In the Kenny Chesney album article, how many weeks did "The Good Stuff" spend at number one?

* SUPPLIED PASSAGE
-- -- --

With almost 30 years in the music industry, 24 albums, and 19 headlining tours, Kenny Chesney is one of country music’s longstanding biggest names. After two years of COVID-19 cancellations, Chesney sets out on the “Here and Now Tour 2022” with Dan + Shay, Old Dominion, and Carly Peace in late April. Aside from his music, Chesney has his own rum (Blue Chair Bay™), a SiriusXM radio show (No Shoes Radio), and a grassroots ocean conversation project (No Shoes Reefs).
I grew up with a Kenny Chesney-obsessed dad playing CMT music videos on the TV every Sunday morning. According to him, “[Chesney’s] songs generally send a down-to-earth, positive message and his shows exude so much energy, the atmosphere is electric.” And I believe it. Though I consider myself only a mild country fan, I’ll try to honor Chesney’s legacy by choosing — what I believe to be — his best albums. Let me know if I got it right?
Beach vibes, love songs, and an ounce of nostalgia — what else would you expect from a Kenny Chesney album? Even non-Chesney fans know the track title “When The Sun Goes Down (feat. Uncle Kracker).” Much like Chesney’s entire discography, the album title is an ode to the summer months, warm weather, and beach life. Songs that follow suit are “Keg in the Closet” and “Outta Here.” For the hometown lovers and the youth-nostalgics, “There Goes My Life” and “I Go back” hit like a train. The former, written by Wendell Mobley and Neil Thrasher, is a stark opening choice to an otherwise upbeat record. As a former athlete, the chorus in “I Go Back” sends me right back to high school (not that I would otherwise choose to revisit). When The Sun Goes Down is your go-to for both tailgate anthems and road trip relaxers.
Chesney calls Be As You Are the “island album,” which fits the stripped-back, acoustic, reggae-influenced 13 tracks. He taps into the daydream of beach life, slowing down from the mundane nine-to-five reality in an album. “Guitars and Tiki Bars,” “Island Boy,” “Somewhere in the Sun,” and “Key Lime Pie” are obvious nods to the islands with that easy listening, closed-eyes-on-the-beach type of feeling. If you’re looking for a summer album designed for a tropical location and relaxation, Be As You Are is for you. Composed mostly of ballads, the album qualified for RIAA Platinum and earned Chesney a prestigious Triple-Crown Award presented by the Academy of Country Music.
In slight contrast to Be As You Are, Chesney’s 2002 release No Shoes, No Shirt, No Problems packs uptempo hits and soft ballads into one cohesive project. The album’s first single “Young” peaked at number two, while its successor “The Good Stuff” spent seven weeks at number one, becoming Billboard’s number one country song of the year for 2002. One of my personal favorites off the album is “Big Star” (and not just because Chesney and Taylor Swift performed it in Nashville twice) — a song about a woman succeeding in music thanks to hard work and passion. Other highlights include “On the Coast of Somewhere Beautiful,” a perfect song for watching the sunset on — you guessed it — the coast, and “Live Those Songs,” one of my favorite choruses on the entire record.

-- -- --

* MATERIAL SHOWN
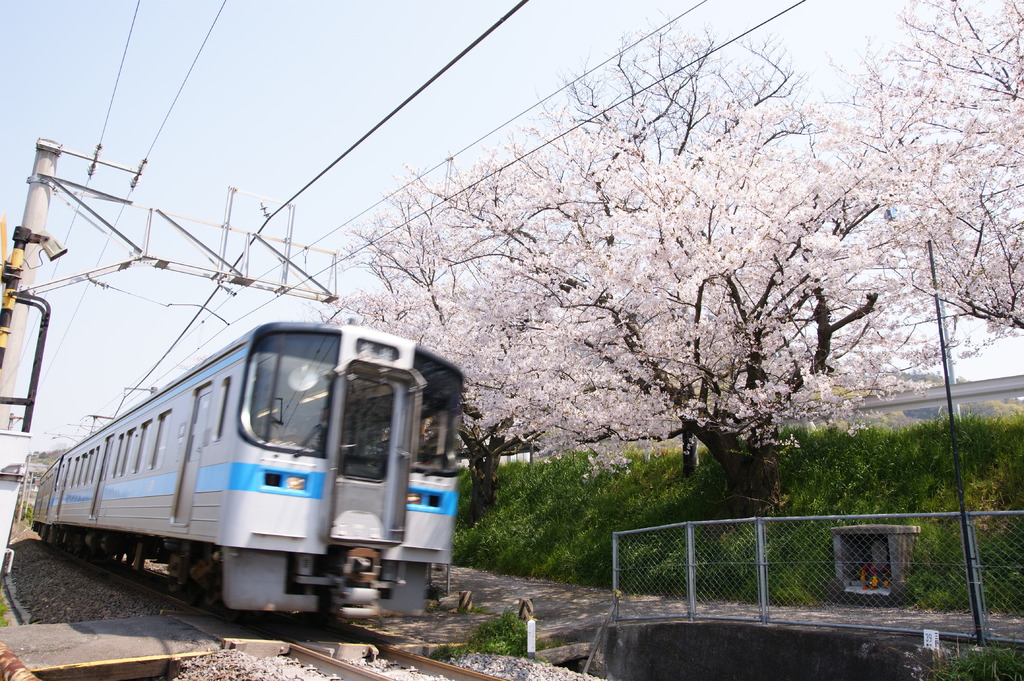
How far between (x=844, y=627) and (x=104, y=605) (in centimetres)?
887

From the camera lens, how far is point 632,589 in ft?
34.0

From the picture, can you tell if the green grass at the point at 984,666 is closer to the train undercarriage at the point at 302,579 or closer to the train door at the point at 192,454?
the train undercarriage at the point at 302,579

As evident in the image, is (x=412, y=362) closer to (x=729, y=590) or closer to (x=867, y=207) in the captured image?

-- -- --

* TASK OUTPUT
Seven weeks.